_MATERIAL SHOWN_
☆ ☆ ☆ ☆ ☆
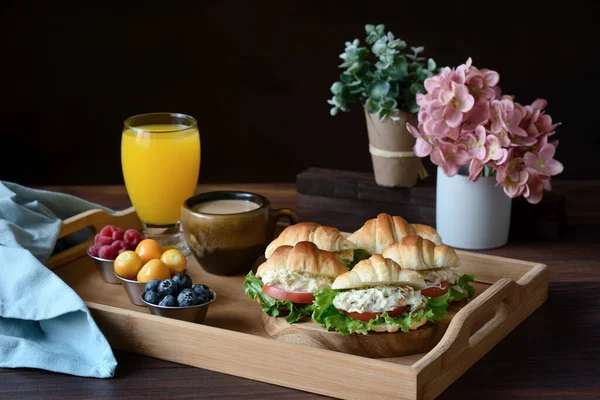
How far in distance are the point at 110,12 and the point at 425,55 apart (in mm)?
1163

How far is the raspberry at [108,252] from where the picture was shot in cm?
198

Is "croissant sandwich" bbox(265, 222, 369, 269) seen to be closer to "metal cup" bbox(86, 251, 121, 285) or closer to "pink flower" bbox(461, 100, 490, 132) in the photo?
"metal cup" bbox(86, 251, 121, 285)

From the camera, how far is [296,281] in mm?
1656

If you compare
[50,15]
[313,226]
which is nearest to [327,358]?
[313,226]

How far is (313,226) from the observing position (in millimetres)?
1828

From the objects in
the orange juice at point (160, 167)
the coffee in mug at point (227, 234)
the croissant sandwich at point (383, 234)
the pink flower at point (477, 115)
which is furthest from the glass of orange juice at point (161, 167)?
the pink flower at point (477, 115)

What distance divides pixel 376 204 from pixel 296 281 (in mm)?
896

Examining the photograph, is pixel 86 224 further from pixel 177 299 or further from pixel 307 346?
pixel 307 346

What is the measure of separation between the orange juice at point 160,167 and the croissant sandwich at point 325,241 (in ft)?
1.67

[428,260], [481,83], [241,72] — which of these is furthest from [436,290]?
[241,72]

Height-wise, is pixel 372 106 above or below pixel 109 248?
above

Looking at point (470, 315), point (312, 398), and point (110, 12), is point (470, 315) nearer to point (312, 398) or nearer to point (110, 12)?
point (312, 398)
☆ ☆ ☆ ☆ ☆
Lay out the records as a two-column CSV headed request and answer, with one row for each request. Put each request's text and its answer in a single quoted field, turning any line breaks into spaces. Begin at the line that has "What is the" and continue through the end of the records.

_RESULT BELOW_
request,answer
"What is the measure of separation between the orange juice at point 160,167 and the croissant sandwich at point 325,241 (in ft)?","1.67"
"[428,260], [481,83], [241,72] — which of these is furthest from [436,290]?","[241,72]"
"Height-wise, is pixel 372 106 above or below pixel 109 248?","above"
"Looking at point (470, 315), point (312, 398), and point (110, 12), is point (470, 315) nearer to point (312, 398) or nearer to point (110, 12)?","point (312, 398)"